Render the listing as a two-column CSV with header columns entry and result, starting at the line containing "What distance from the camera" and ending after the line containing "4117 millimetres". Give one row per entry, with its text and its answer each in a single quoted field and any line breaks replaced by spaces.

— begin —

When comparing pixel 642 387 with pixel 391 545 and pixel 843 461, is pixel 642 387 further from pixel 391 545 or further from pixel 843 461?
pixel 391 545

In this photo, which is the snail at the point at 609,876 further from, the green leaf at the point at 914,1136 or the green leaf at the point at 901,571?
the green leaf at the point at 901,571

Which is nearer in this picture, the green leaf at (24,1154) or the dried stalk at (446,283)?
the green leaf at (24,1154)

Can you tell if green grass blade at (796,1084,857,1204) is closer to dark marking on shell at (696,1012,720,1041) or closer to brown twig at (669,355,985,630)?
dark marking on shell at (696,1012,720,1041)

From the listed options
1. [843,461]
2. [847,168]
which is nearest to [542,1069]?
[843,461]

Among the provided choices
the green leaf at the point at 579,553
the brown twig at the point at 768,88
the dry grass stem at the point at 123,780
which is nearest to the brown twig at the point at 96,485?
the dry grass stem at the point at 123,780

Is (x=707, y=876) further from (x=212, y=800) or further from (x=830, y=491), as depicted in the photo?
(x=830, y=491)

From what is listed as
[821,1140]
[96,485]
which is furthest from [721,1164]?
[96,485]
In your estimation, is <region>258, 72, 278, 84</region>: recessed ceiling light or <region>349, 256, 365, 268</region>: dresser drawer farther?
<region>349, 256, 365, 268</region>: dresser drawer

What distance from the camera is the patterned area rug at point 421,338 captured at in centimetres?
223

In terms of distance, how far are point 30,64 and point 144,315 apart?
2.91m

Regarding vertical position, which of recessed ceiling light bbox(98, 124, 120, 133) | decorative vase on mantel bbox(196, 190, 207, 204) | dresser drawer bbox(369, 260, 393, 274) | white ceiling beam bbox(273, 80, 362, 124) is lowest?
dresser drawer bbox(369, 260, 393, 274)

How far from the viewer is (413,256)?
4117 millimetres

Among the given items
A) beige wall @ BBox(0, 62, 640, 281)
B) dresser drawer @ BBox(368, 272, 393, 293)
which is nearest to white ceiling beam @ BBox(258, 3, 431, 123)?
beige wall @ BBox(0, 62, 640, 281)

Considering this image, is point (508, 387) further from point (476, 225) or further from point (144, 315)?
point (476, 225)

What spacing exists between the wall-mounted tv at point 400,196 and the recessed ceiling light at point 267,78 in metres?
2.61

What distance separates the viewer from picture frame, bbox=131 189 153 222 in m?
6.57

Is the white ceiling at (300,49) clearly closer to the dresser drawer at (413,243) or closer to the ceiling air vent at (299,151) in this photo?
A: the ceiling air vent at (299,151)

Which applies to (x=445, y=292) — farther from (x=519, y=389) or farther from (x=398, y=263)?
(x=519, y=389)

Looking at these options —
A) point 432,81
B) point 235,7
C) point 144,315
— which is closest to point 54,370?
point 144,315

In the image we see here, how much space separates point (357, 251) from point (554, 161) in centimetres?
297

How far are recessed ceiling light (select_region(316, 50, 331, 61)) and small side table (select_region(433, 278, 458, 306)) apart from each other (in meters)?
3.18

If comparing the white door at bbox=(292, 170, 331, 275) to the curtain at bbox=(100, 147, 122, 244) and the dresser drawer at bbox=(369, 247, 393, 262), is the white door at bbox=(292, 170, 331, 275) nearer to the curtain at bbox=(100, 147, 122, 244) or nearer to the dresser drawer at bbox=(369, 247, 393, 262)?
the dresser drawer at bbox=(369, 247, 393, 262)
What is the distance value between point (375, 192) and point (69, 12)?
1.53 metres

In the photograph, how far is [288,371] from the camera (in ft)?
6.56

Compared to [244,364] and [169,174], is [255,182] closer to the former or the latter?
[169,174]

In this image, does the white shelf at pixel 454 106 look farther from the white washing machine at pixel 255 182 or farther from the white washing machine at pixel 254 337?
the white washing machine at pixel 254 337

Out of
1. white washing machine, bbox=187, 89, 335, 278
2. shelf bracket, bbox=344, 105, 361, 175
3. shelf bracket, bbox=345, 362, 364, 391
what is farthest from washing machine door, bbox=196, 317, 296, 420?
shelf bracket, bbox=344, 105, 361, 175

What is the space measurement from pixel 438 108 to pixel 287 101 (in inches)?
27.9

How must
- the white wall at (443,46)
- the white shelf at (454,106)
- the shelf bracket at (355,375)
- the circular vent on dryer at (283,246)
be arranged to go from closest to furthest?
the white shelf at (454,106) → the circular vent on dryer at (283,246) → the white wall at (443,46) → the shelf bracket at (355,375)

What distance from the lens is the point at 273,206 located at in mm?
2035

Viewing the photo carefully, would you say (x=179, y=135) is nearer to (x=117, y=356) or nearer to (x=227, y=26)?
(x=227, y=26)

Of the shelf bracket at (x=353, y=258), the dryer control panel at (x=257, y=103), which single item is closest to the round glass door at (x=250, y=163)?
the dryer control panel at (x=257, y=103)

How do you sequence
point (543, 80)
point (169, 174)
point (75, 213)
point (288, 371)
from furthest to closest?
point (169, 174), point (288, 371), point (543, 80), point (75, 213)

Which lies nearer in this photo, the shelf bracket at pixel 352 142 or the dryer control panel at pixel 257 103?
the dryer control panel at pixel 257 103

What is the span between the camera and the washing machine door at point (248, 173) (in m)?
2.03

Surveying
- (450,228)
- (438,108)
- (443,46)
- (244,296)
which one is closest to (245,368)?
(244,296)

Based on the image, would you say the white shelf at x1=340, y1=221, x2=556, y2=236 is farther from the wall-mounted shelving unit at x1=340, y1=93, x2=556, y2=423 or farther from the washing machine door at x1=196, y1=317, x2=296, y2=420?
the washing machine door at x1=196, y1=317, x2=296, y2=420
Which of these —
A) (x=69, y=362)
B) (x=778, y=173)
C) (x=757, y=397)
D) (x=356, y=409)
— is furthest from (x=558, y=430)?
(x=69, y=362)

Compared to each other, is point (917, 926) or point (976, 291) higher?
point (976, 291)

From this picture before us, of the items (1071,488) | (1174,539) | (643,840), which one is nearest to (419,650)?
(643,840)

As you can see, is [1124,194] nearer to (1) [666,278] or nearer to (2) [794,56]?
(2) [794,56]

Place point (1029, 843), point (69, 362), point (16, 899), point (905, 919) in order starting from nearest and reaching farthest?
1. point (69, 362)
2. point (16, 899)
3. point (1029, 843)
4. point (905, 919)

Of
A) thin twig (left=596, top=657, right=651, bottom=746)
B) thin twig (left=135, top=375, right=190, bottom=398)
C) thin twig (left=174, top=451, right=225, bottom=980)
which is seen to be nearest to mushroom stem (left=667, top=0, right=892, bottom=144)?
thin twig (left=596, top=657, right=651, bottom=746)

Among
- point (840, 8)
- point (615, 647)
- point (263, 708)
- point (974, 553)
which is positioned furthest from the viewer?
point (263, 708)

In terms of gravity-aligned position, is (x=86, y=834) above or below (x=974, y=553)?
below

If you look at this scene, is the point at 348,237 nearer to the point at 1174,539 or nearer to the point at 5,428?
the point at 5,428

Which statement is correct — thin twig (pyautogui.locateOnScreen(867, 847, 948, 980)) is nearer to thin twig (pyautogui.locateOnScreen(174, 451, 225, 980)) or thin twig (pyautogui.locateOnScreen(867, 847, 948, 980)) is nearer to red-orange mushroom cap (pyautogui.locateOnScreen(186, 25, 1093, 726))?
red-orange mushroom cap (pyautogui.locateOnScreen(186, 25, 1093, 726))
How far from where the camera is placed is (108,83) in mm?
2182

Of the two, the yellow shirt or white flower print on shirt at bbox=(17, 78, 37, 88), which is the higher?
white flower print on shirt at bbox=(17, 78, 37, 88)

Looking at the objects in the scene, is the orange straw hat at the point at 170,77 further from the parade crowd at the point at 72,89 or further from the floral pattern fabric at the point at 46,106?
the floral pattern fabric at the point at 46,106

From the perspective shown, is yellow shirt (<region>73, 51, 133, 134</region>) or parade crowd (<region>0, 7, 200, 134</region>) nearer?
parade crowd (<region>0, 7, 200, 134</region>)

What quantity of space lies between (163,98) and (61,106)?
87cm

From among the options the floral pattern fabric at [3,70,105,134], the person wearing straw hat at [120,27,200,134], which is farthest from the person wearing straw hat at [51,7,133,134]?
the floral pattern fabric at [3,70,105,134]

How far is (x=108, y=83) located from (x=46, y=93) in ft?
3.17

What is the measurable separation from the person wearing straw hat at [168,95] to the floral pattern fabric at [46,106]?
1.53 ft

— end —

> _Written solution_:
entry,result
"What distance from the camera is the patterned area rug at point 421,338 captured at in centimetres?","223"
"In terms of distance, how far are point 30,64 and point 144,315 apart?","2.91m"
"Regarding vertical position, which of recessed ceiling light bbox(98, 124, 120, 133) | decorative vase on mantel bbox(196, 190, 207, 204) | dresser drawer bbox(369, 260, 393, 274) | white ceiling beam bbox(273, 80, 362, 124) is lowest?","dresser drawer bbox(369, 260, 393, 274)"
"How far from the viewer is (413,256)?","4117 millimetres"